Vladislav Andreyevich Zolotaryov (Владислав Андреевич Золотарёв, De-Kastri, September 13, 1942 – Moscow, May 13, 1975) was a Soviet composer and bayanist. He is regarded as one of the greatest Soviet composers for bayan.

He graduated from the class of N. A. Lesnoi (bayan) at the Magadan Secondary School of Music in 1968, and studied composition under the guidance of R. K. Shchedrin (by way of consultation, 1968–1969), and with T. N. Khrennikov (at the Moscow Conservatoire, 1971–1972). He composed large-scale and chamber compositions, string quartets and vocal music, but is best known for his works for bayan (button accordion).

Friedrich Lips and A. Surkov wrote in Anthology of Compositions for Button Accordion: "The creative work of Vl.
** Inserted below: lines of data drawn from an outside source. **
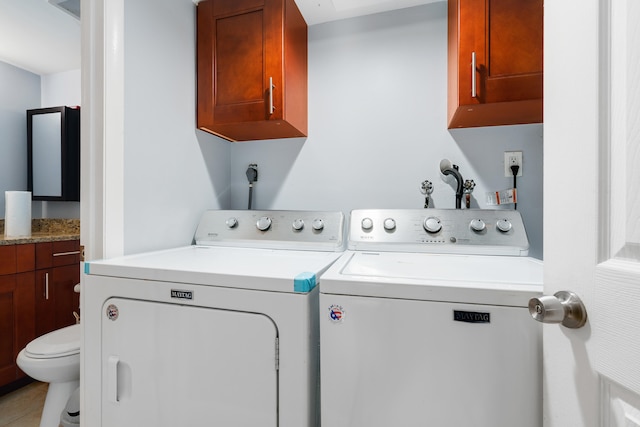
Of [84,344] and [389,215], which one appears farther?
[389,215]

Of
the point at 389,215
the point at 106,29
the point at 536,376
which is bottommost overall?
the point at 536,376

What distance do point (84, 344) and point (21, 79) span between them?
9.79ft

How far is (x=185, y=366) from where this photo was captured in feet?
2.97

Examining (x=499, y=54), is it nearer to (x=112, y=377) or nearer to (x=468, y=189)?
(x=468, y=189)

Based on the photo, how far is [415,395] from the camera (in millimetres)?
743

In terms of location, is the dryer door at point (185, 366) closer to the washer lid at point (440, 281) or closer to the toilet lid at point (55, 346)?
the washer lid at point (440, 281)

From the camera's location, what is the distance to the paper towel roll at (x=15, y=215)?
2236 millimetres

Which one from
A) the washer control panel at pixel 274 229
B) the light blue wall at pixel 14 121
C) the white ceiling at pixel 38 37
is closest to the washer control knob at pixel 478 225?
the washer control panel at pixel 274 229

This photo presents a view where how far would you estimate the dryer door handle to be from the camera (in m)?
0.98

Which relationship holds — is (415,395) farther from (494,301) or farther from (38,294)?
(38,294)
Zolotaryov can be described as a milestone of the utmost importance for the incontestable progress of accordion music. . . . In his Partita (1968), Six Children's Suites (1969/74), his Sonata N° 2 (1971) and Sonata No. 3 (1972), and Five Compositions (1971), the advantages of the new-type [converter free-bass] accordion have, as never before, been wholly revealed. The instrument has become a full and equal participant in the chamber sphere of art music."

Zolotaryov committed suicide at age 32.